Zika virus is a mosquito-borne flavivirus that was first identified in Uganda in 1947 in monkeys through a network that monitored yellow fever. It was later identified in humans in 1952 in Uganda and the United Republic of Tanzania.

The first large outbreak of disease caused by Zika infection was reported from the Island of Yap (Federated States of Micronesia) in 2007.

In July 2015 Brazil reported an association between Zika virus infection and Guillain-Barré syndrome.

Zika virus is primarily transmitted to people through the bite of an infected Aedes mosquito, which can also transmit chikungunya, dengue and yellow fever.

Zika virus can also be transmitted through sex and has been detected in semen, blood, urine, amniotic fluids, saliva as well as body fluids found in the brain and spinal cord.

Zika virus may present a risk to blood safety. People who have donated blood are encouraged to report to the blood transfusion service if they subsequently get symptoms of Zika virus infection, or if they are diagnosed with recent Zika virus infection within 14 days after blood donation.

The Aedes aegypti mosquito is considered the main vector of Zika virus transmission because it sustains most Zika virus outbreaks. Zika virus may be imported by infected travellers into an area that may not have Zika virus transmission at that point of time.

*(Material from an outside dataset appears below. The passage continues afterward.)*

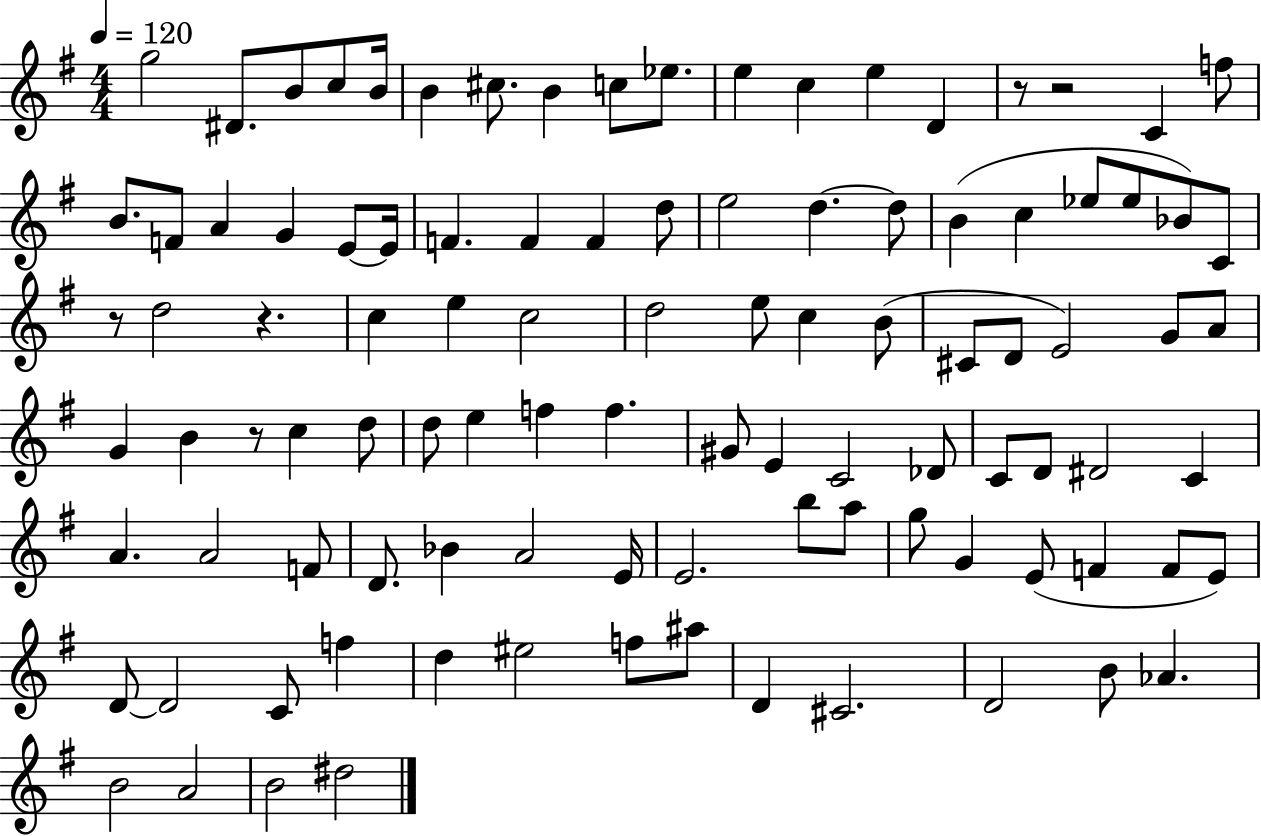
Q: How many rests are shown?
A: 5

If those travellers are bitten by local Aedes aegypti mosquitoes the mosquitoes can transmit the virus to others, potentially setting off a cycle of transmission.

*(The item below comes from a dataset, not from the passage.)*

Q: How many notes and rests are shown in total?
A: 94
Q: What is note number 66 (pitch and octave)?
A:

Zika virus and its complications such as microcephaly and Guillain-Barré syndrome represent a new type of public health threat with long-term consequences for families, communities and countries.

Microcephaly is a condition where a baby’s head is smaller than those of other babies of the same age and sex. Microcephaly happens when there is either a problem in utero, causing the baby’s brain to stop growing properly, or after birth when the head stops growing properly.

Children born with microcephaly often have developmental challenges as they grow older. In some cases, children with microcephaly develop entirely normally. Microcephaly can be caused by a variety of environmental and genetic factors such as Down syndrome; exposure to drugs, alcohol or other toxins in the womb; and rubella infection during pregnancy.

Guillain-Barré syndrome is a rare condition in which a person’s immune system attacks his or her nerves. People of all ages can be affected, but it is more common in adult men.

Categories in the Zika virus country classification scheme (WHO):

Category 1: Area with new introduction of Zika virus since 2015 or area where the virus has been re-introduced, with ongoing transmission.

Category 2: Area either with evidence of Zika virus circulation before 2015 or with transmission but the area does not satisfy the criteria for 1 or 3. Areas in category 2 may also experience an outbreak of Zika.

Category 3: Area with interrupted transmission but with potential for future transmission.

Category 4: Area with established Aedes aegypti mosquitoes but no known documented past or current transmission.